▸ **PROVIDED TEXT**

-- Opening Marker --

# Help pls - Router drops download speed to 0.2Mbps!



## Black Panther (Dec 15, 2010)

Problem's at my parents' house.

When any of their laptops are connected direct (without router) they get what they're paying for ie a 4Mbps download and 0.5Mbps upload PPPoE DSL.

However, when they use the router the download speed drops to a miserly 0.2Mbps while the upload speed remains fine at 0.5Mbps.

I used speedtest.net to check the above.

Now once I had a nearly identical problem though my download wasn't dropping as much (I still had ~2Mbps instead of 4 but my upload was dropping to 0.05 instead of 0.5Mbps). What I had done was turn QoS off and problem was solved...

I'm not saying it could be QoS here, but I tried that remedy first...... and cannot find any QoS settings anywhere on the router's page 

Can someone enlighten me where should I start? I clicked all the options in the screenshot below...

The router in question is a K.Corp Lifestyle Silver Series Generation II 54G.


----------



## brandonwh64 (Dec 15, 2010)

Change channel to 6 on both router and WlAN card to see if that helps

I also experienced this when i installed a new HD in my laptop, come to find out when i install the bluetooth drivers it messes with my WLAN signal


----------



## slyfox2151 (Dec 15, 2010)

connected by  ethernet or wireless to the router? could also try updating the firmware on the router.


----------



## Athlon2K15 (Dec 15, 2010)

Im assuming this is a recent occurence? Im also going to assume your parents have no clue how to configure a router so they probably havent messed with any settings. The first thing i thought of before reading your post was QoS but you have said there are no QoS settings in the router Admin panel. maybe look for a firmware update and see if that gives more options.Are there any other wireless devices such as bluetooth etc. that could be interfering? I find the best wireless channel to be 11 in my area maybe try that.

-- Closing Marker --

▸ **EXTRACTED ENTRIES**
-- Opening Marker --

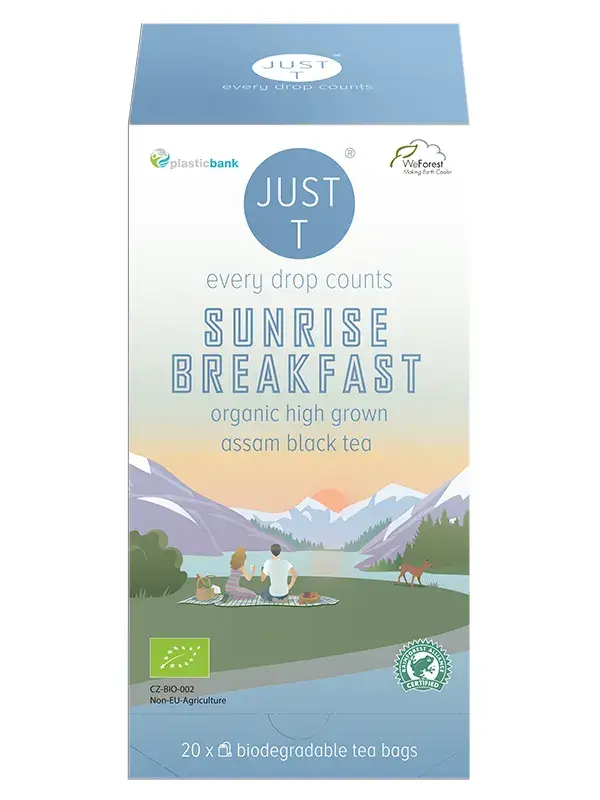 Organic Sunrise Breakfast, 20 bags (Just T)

-- Closing Marker --
-- Opening Marker --

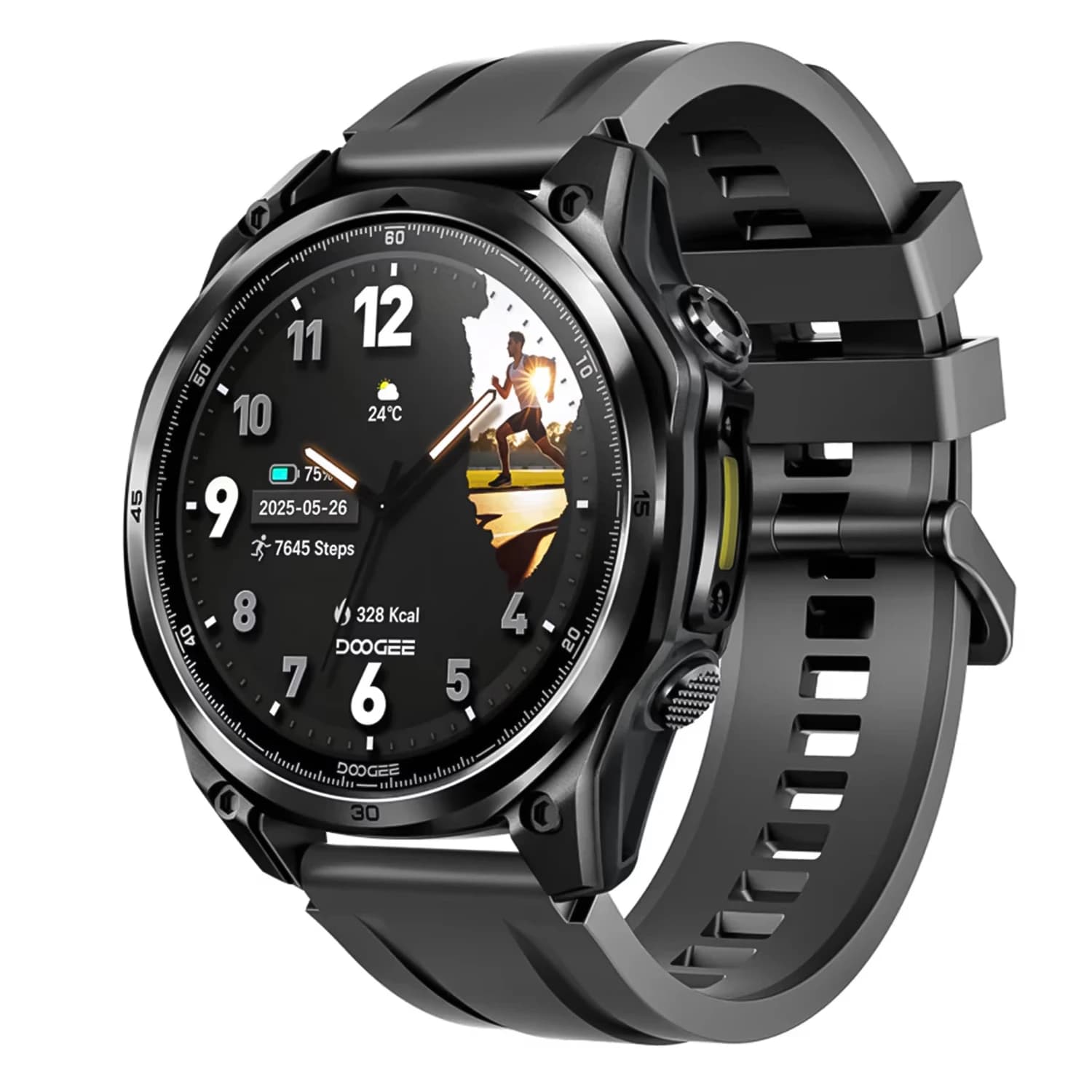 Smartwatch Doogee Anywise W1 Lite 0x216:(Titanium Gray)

-- Closing Marker --
-- Opening Marker --

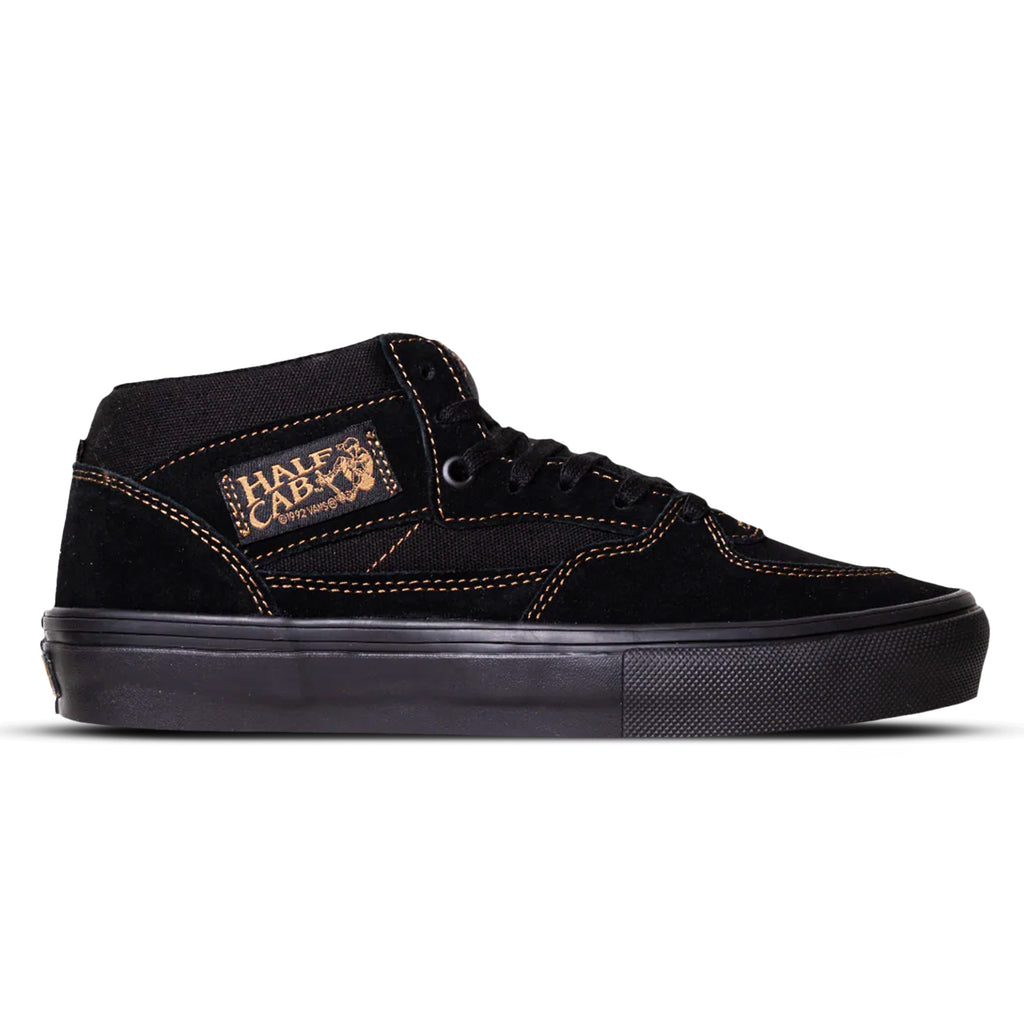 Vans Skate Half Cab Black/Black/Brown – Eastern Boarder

-- Closing Marker --

▸ **PROMPT A**
Output the passage of the router forum thread that starts at "When any of" and ends at "fine at 0.5Mbps.", copying it word for word.
▸ **PROMPT B**
List the usernames of everyone who posted in the router forum thread.

▸ **SOLUTION A**
When any of their laptops are connected direct (without router) they get what they're paying for ie a 4Mbps download and 0.5Mbps upload PPPoE DSL.

However, when they use the router the download speed drops to a miserly 0.2Mbps while the upload speed remains fine at 0.5Mbps.

▸ **SOLUTION B**
Black Panther
brandonwh64
slyfox2151
Athlon2K15